Data excerpts:
+===+
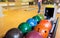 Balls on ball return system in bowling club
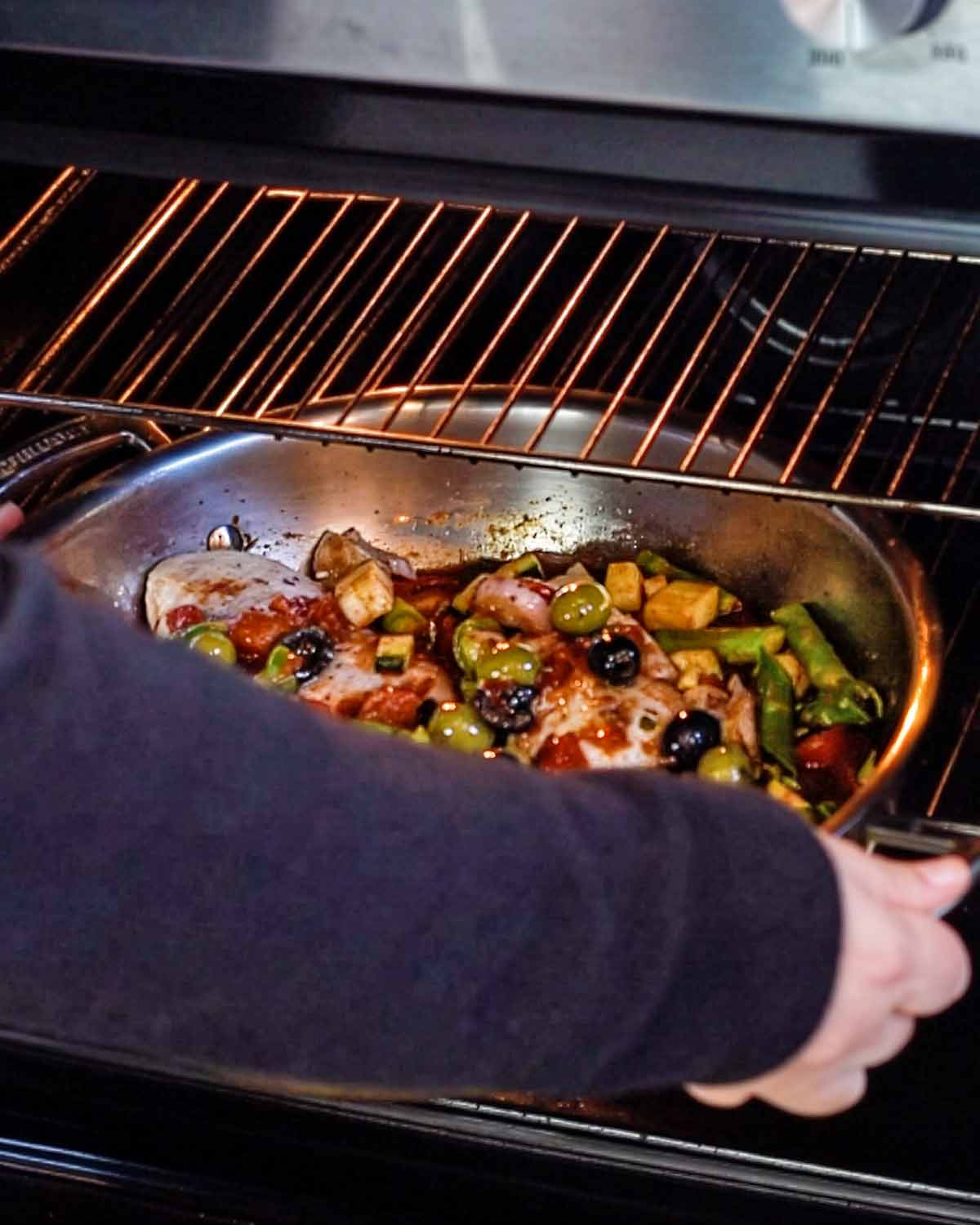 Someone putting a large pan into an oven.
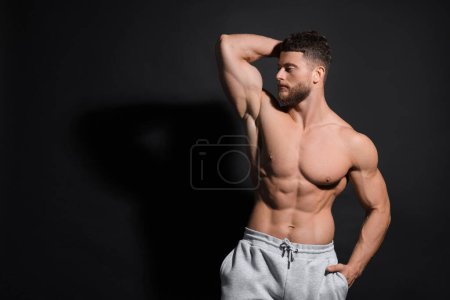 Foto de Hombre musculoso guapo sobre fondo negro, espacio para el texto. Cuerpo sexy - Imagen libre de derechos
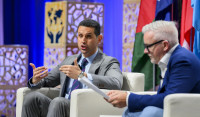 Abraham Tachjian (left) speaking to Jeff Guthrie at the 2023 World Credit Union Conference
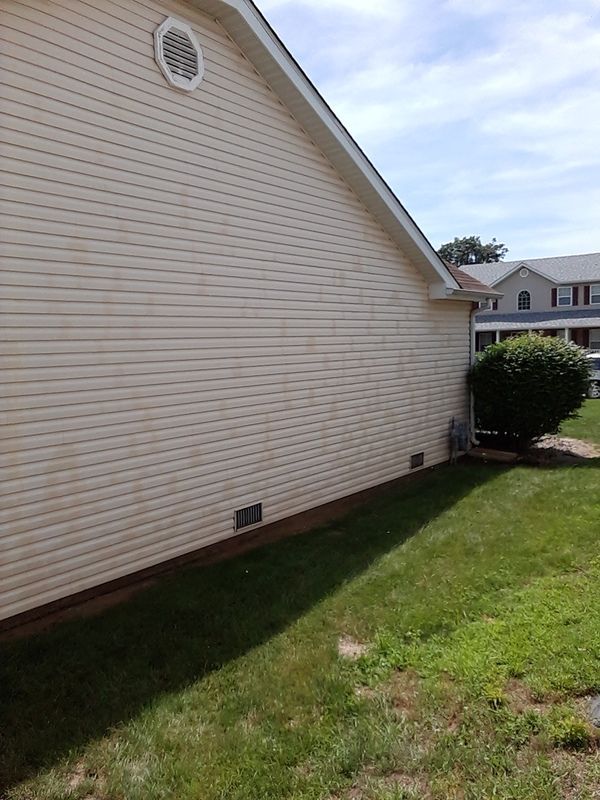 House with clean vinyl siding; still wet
+===+
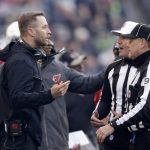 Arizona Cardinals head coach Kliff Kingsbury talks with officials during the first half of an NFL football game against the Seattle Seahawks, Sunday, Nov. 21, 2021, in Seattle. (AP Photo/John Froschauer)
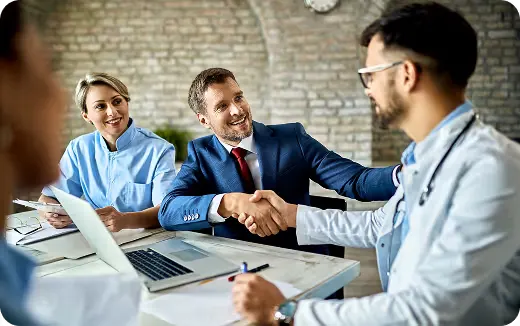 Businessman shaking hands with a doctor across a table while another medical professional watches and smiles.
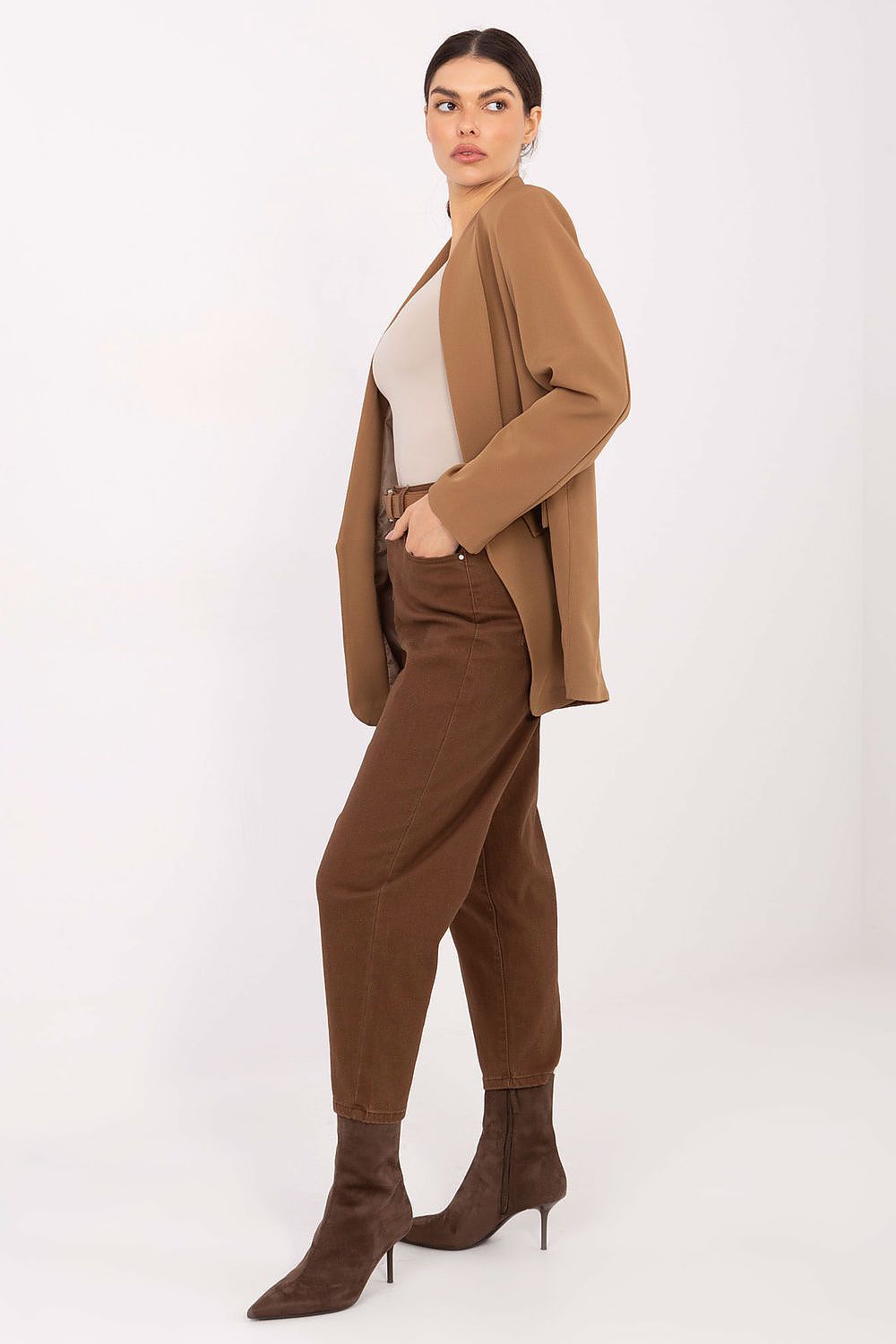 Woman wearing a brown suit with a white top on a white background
+===+
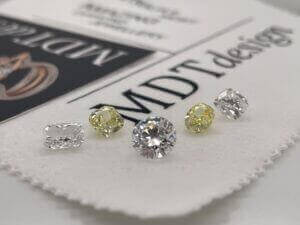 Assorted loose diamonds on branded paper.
+===+
What to produce: Return the lines above from the one with "Balls on ball return system in bowling club" through the one with "House with clean vinyl siding; still wet", verbatim and nothing else. Omit every picture.

Solution below:
 Balls on ball return system in bowling club
 Someone putting a large pan into an oven.
 Foto de Hombre musculoso guapo sobre fondo negro, espacio para el texto. Cuerpo sexy - Imagen libre de derechos
 Abraham Tachjian (left) speaking to Jeff Guthrie at the 2023 World Credit Union Conference
 House with clean vinyl siding; still wet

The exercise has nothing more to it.